◆ Aim of the exercise ◆
Once "Tourneau Safari Mens Watch" turns up in a line below, reproduce that line and those after it exactly, stopping after the line with "GPU / VGA ASUS"; leave pictures out.
BEGIN Material for the task
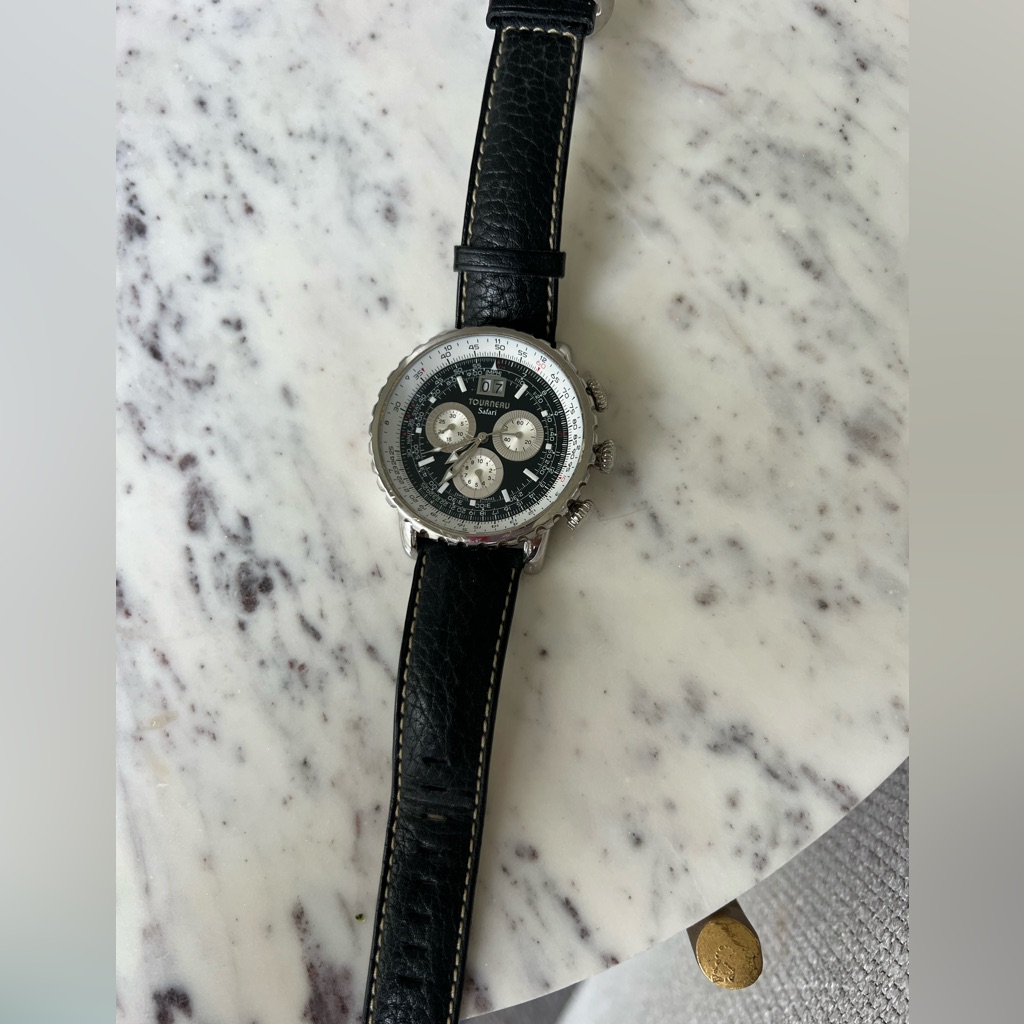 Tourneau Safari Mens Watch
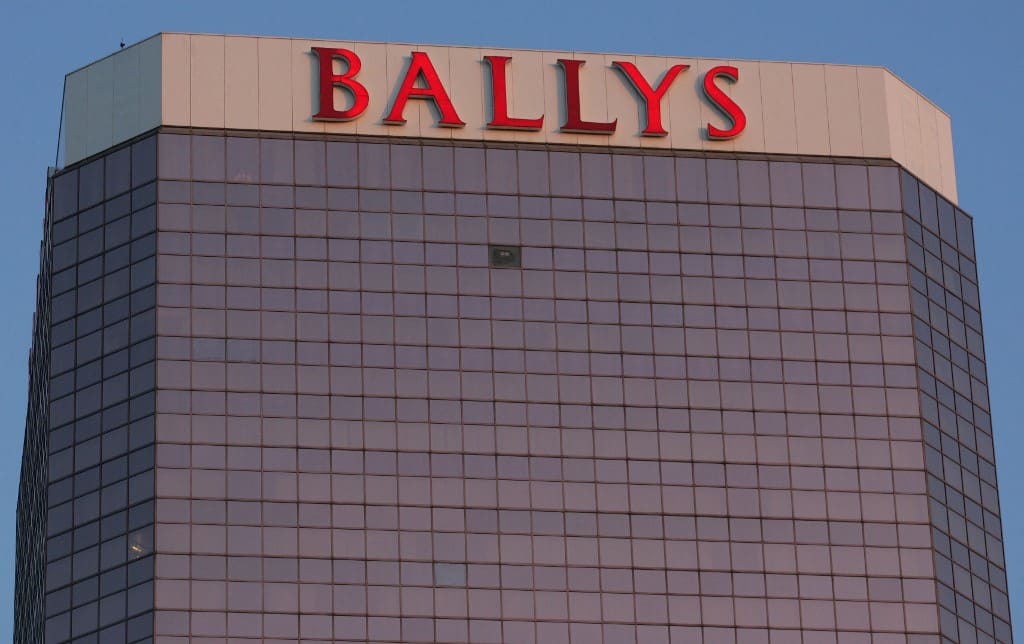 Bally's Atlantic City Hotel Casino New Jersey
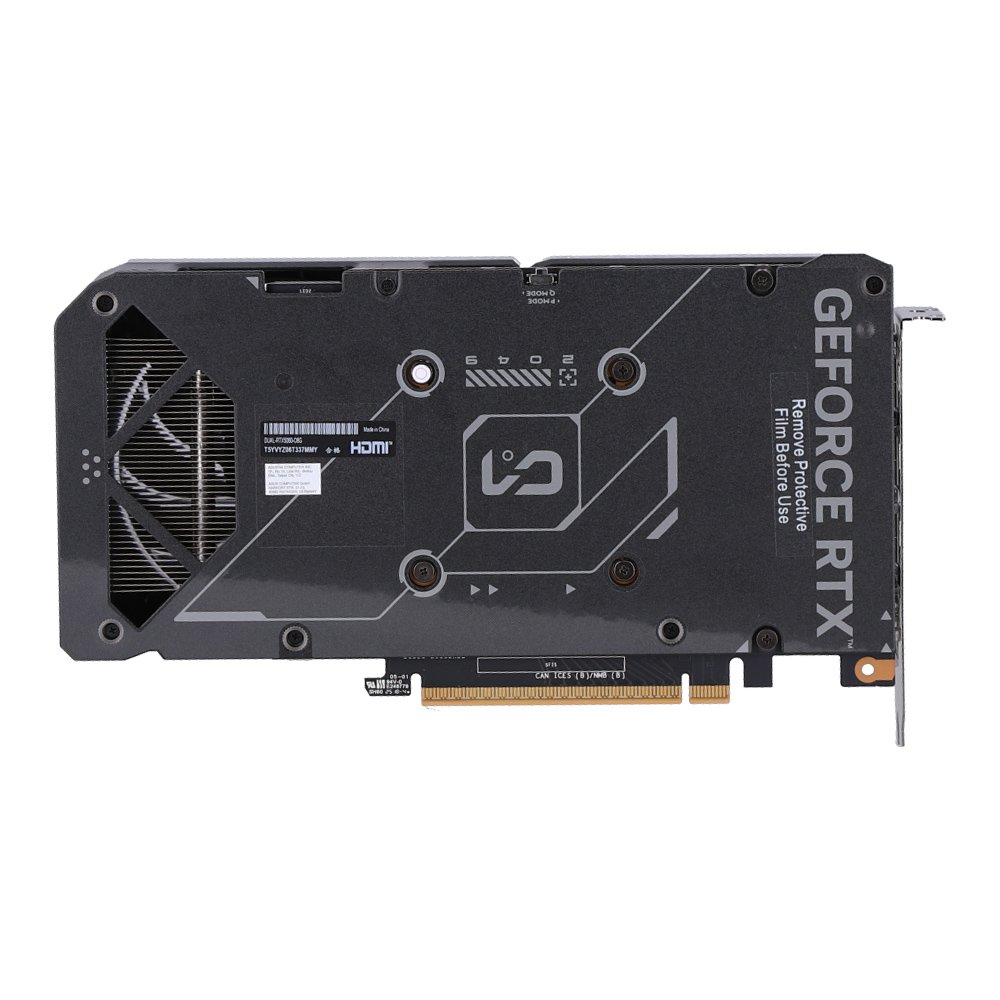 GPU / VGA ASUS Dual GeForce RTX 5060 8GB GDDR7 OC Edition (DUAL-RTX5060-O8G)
END Material for the task
BEGIN Material for the task
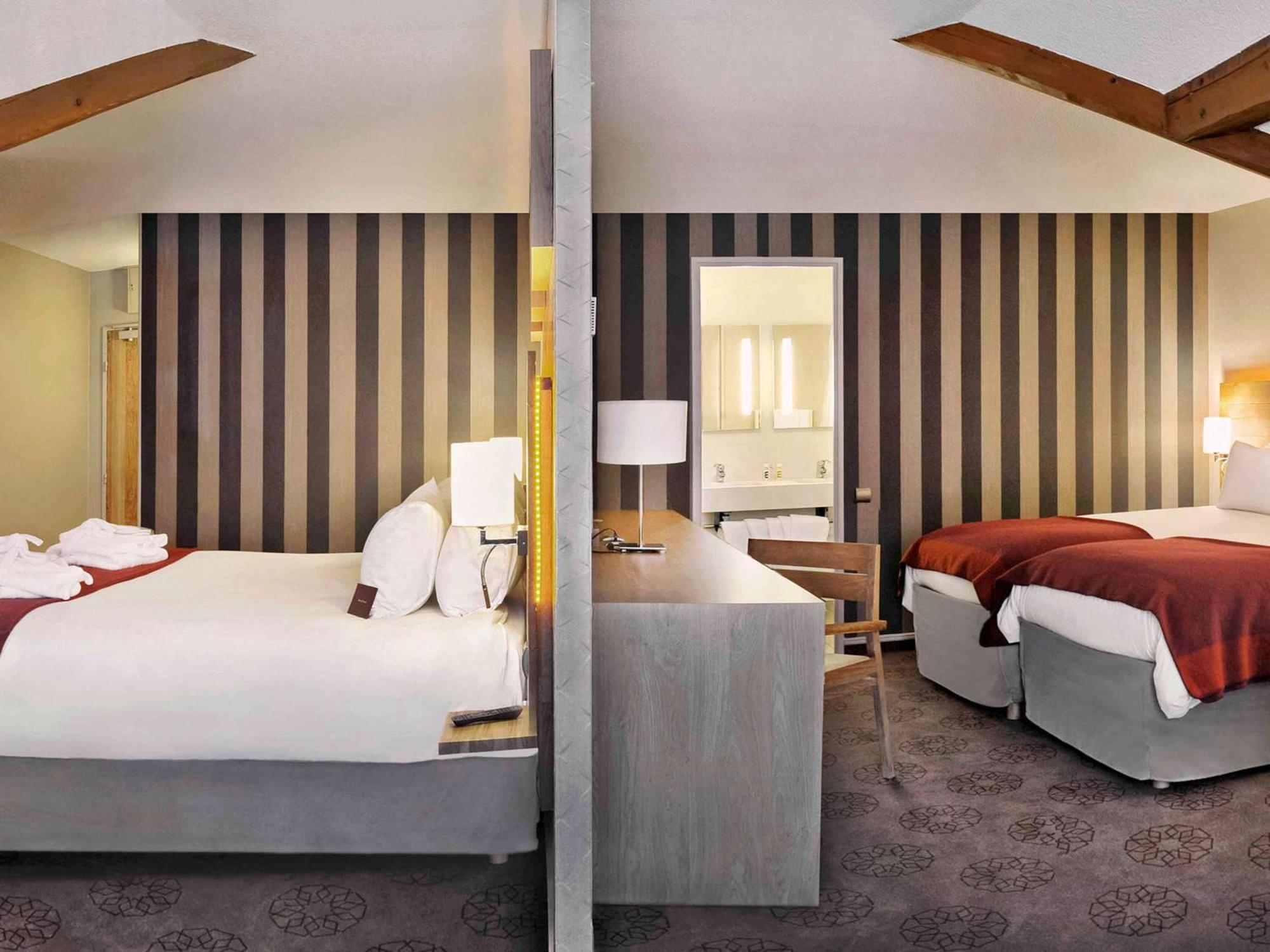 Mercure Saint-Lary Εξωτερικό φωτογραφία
END Material for the task
◆ Task answer ◆
 Tourneau Safari Mens Watch
 Bally's Atlantic City Hotel Casino New Jersey
 GPU / VGA ASUS Dual GeForce RTX 5060 8GB GDDR7 OC Edition (DUAL-RTX5060-O8G)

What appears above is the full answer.